COVID19. . . Global Pandemic. . . Quarantine. . .Stay-At-Home Orders. . .Stay-Healthy. . . Keep Moving. . .Toilet Paper. . . it’s no secret that the world is a strange place right now. With gyms being closed and Stay-at-Home orders being put in place nationwide, many of us are being forced to make significant changes to our workout routines, including adapting to spending so much time inside. While I can list handful of people I know who will willingly spend countless hours on their trainers, most of us are not that person. We chose this sport, triathlon, because we like being outside and we like the freedom of breaking up the single-sport monotony by mixing in a variety of workout types. With so much uncertainty and race calendars blank, it may be difficult to stay motivated and focused. I wanted to share a few tips that will help you reset and get your head back in the game.
1. Find Your Why
Having purpose can help you tap into your energy reserves, like a big goal that keeps you motivated. Often-times falling into a routine training can cause us to lose sight of that purpose. When things go haywire, and you don’t know your why, you can feel like you lack purpose and it’s difficult to tap into that reserve that keeps you going. So ask yourself, why do you work out? Why do you eat healthy? Why is this lifestyle important to you?
2. Set Short-Term Training Goals
If I asked you what your goals are, would you be able to tell me something that isn’t competition-related? This is important when thinking about long term motivation and staying with it when you don’t have any races on the calendar. Set weekly training goals to help you stay motivated each week. This will make it easier to get yourself on the trainer when all you want to do is be outside.
3. Split Long Sessions into Two
As warmer weather nears, our long rides are starting to ramp up. Personally, I am not one who is able to do ridiculous long rides on the trainer; my limit is usually about 2 hours. If you still have long weekend rides on your schedule, try splitting them into two session to make them seem less daunting.

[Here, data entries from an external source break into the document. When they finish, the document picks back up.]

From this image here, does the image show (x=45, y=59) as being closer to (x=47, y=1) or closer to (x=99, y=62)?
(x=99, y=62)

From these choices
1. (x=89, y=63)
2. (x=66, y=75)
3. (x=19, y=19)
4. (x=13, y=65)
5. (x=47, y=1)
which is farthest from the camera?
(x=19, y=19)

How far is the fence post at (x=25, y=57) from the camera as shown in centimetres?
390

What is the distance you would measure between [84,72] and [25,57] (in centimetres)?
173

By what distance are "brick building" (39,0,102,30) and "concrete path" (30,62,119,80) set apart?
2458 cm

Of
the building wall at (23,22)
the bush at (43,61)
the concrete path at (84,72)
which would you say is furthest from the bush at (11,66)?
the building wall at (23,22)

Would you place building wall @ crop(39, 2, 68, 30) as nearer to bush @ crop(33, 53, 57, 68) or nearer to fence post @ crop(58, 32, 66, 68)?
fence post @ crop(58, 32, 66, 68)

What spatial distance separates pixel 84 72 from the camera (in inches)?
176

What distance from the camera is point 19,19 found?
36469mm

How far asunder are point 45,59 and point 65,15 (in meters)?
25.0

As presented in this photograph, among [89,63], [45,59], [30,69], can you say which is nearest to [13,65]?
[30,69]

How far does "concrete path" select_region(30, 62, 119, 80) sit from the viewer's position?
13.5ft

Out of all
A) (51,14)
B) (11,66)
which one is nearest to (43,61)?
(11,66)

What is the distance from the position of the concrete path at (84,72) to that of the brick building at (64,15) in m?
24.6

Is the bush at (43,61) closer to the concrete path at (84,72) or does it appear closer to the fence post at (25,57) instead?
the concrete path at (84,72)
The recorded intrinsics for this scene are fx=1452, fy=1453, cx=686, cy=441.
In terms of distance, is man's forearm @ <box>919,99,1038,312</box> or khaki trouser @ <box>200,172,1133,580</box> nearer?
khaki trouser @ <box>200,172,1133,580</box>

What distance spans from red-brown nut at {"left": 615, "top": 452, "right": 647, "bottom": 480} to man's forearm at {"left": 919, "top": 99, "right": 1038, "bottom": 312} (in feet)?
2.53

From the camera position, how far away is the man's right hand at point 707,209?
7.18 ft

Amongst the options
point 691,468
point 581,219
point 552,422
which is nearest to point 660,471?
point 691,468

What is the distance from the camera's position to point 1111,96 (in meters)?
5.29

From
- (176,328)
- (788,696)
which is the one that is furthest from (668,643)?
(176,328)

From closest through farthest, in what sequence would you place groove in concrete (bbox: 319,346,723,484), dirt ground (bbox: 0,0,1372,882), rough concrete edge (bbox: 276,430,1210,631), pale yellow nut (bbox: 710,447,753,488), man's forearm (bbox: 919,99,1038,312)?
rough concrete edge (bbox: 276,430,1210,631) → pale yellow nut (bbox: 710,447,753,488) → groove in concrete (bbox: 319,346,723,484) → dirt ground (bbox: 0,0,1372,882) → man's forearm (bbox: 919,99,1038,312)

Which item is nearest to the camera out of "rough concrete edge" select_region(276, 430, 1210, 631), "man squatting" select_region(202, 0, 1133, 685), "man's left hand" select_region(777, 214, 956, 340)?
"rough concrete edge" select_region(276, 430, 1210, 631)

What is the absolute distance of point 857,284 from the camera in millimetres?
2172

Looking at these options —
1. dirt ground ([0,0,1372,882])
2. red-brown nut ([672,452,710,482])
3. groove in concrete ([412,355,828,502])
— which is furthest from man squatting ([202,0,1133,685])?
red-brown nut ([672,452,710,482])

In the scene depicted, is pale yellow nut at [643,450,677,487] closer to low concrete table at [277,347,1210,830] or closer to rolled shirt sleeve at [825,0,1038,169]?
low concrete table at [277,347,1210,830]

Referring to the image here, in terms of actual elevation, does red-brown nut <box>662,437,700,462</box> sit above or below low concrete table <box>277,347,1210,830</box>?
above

4. Use Intervals to Break Up the Time
Adding intervals to your trainer rides can help break up the time. However, I wouldn’t recommend doing hard intervals more than 1/3 of the time (if you are riding 6x a week, no more than 2 of your rides should have hard intervals). The trainer is a great time to work on low cadence work and drills (like single leg drills).
Sample 1 – Sprints
15 minute warm up
5 x 1 minute build to hard on 1 minute easy
2 sets of 4×40 seconds all out (20 second recoveries) with 5 minutes between each set. Keep a high rpm.
Finish the ride zone 2 effort
Sample 2 – Low Cadence
15′ warm up
4 x 1′ build to hard on 1′ easy
4′ at Z3 60 RPM
2′ at Z4 80 RPM
easy Z1/2 for the remainder
5. Find a Good Youtube Channel
Find a few athletes who post regularly on youtube and follow them. Watching their videos while riding the trainer is a great distraction and way to pass the time. This is also a great way to keep you motivated by seeing other athletes and also a great opportunity to maybe learn a few new things. In addition, you are supporting other athletes! It’s a win for both of you.